ページの抜粋
==========
主食系の非常食といえば、アルファ米やパンの缶詰あたりが主流ですが、最近はそのカテゴリーに麺類が加わりつつありそうです。
といっても、アルファ米やパン缶ほど種類が豊富というわけではないため、選択肢はそれほど多くありませんが、パスタやラーメン、そばやうどんといった麺類を長期保存できる備蓄食として製造販売するメーカーは増えていることから、どちらかといえば、ご飯やパンよりも麺の方が好きだという方にとって、歓迎すべき流れであることは間違いありません。
そこで、今回は麺類系の非常食にスポットを当て、美味しい防災食シリーズに新たに登場したわかめうどん≠試食してみたいと思います。
アルファフーズ株式会社の長期保存食『いつでもどこでも美味しい防災食』はシリーズ化されており、17種類(2016年2月末現在)ものバラエティ豊かなラインナップが用意されていますが、当サイトの食レポコーナーでも、過去に豚汁【食レポ16】、牛丼の具【食レポ24】、ラーメン【食レポ29】、ぜんざい【食レポ42】、サバ味噌煮【食レポ47】の5品目を紹介してきました。
というわけで、今回は会社の概要については省略させていただきます(詳細については、過去の食レポ記事をどうぞ)。
それでは、さっそくパッケージチェックから始めていきましょう!
市販の一般的なレトルトカレーに比べると、一回りほどサイズの大きなアルミ袋(横幅がある)ですが、乾麺ということもあって、とても軽く携帯にも適しているので、非常持ち出し袋に詰め込んでおくのも良さそうです。
袋はアルファ米などの保存食ではよく採用されるスタンドパック式(袋底が広がり縦置きすることができる)で、器を別個に用意する必要がない点も、まさに非常食向きです。
また、袋の四隅(角)が丸くカットされており、地味ながら細やかな気配りが見られる点も評価したいところです。
一方、マイナス点を挙げるとするならば、賞味期限の表示方法といったところでしょうか。
賞味期限の日付が分かりづらい非常食は多いので、なにも同商品に限ったことではありませんが、やはりできればもう少し一目で確認できるよう見やすい工夫が欲しいところです(その点、尾西食品のアルファ米は非常に分かりやすい)。
パッケージ裏面には調理方法や原材料名、栄養成分表などの基本情報が記載されています。
==========
与えられた情報
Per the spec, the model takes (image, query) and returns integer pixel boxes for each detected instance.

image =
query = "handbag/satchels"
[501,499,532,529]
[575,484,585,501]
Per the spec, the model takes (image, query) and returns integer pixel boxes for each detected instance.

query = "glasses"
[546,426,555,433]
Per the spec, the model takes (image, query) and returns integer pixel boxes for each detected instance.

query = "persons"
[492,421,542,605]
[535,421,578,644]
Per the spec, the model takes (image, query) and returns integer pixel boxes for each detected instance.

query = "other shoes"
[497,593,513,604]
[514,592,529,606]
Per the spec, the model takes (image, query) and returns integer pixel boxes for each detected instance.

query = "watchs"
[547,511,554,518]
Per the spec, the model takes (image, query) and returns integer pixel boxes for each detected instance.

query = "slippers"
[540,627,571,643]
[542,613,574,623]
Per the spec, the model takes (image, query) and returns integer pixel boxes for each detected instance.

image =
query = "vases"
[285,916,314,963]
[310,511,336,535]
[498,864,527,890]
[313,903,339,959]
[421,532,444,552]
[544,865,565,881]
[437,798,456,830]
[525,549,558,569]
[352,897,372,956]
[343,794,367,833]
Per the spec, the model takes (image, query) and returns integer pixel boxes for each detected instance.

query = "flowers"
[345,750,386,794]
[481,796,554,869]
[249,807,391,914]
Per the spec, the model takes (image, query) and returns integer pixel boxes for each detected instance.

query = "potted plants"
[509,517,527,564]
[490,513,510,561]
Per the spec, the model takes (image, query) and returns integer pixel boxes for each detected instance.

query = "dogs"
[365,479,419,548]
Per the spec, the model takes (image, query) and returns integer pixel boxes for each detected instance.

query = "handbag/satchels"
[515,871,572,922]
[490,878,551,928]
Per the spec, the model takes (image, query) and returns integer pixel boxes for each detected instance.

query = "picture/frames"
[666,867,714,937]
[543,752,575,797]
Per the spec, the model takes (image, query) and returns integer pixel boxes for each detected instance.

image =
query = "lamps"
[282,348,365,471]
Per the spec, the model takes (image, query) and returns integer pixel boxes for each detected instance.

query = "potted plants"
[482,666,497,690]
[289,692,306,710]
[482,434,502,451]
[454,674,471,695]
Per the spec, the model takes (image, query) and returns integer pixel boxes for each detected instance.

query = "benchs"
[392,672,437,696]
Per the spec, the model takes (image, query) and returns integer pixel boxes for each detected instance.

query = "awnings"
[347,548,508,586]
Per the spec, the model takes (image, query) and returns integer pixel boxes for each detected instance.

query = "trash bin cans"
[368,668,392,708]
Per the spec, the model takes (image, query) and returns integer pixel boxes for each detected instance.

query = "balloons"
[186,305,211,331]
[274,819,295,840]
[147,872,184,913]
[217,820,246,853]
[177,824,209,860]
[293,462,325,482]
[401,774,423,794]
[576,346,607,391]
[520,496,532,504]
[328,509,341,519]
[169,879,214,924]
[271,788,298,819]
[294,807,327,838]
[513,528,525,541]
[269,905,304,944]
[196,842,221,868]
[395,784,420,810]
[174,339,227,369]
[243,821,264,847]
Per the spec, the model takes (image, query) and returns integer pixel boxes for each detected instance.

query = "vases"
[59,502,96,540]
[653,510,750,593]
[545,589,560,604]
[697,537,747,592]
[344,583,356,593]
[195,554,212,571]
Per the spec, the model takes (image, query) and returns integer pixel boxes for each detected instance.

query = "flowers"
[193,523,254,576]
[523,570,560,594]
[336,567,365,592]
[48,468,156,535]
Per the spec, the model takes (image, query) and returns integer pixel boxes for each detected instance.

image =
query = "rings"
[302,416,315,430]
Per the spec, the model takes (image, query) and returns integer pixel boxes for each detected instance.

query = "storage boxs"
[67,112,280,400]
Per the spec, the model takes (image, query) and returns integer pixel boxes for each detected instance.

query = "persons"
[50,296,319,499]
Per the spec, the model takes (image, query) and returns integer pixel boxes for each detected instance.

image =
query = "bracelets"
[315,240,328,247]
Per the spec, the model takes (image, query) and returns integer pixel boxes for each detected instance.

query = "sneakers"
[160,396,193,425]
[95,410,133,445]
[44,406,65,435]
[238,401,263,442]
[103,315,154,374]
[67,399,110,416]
==========
やること
- a) 非常食の記事によると、アルファフーズ株式会社の『いつでもどこでも美味しい防災食』シリーズは、2016年2月末の時点で何種類ありますか。
- b) 次の(i)〜(iii)が非常食の記事の内容と合っているか、それぞれ「はい」か「いいえ」で答えてください。決め手になった記事の言葉もそのまま引用してください。
(i) わかめうどんの袋はスタンドパック式なので、器を別に用意しなくてよい。
(ii) このサイトの食レポコーナーでは、これまでにこのシリーズから3品目を紹介してきた。
(iii) 袋の四隅は角ばったままになっている。

答えの一覧
- a) 17種類です。

- b)
(i) はい。「器を別個に用意する必要がない点も、まさに非常食向きです」
(ii) いいえ。「の5品目を紹介してきました」
(iii) いいえ。「袋の四隅(角)が丸くカットされており」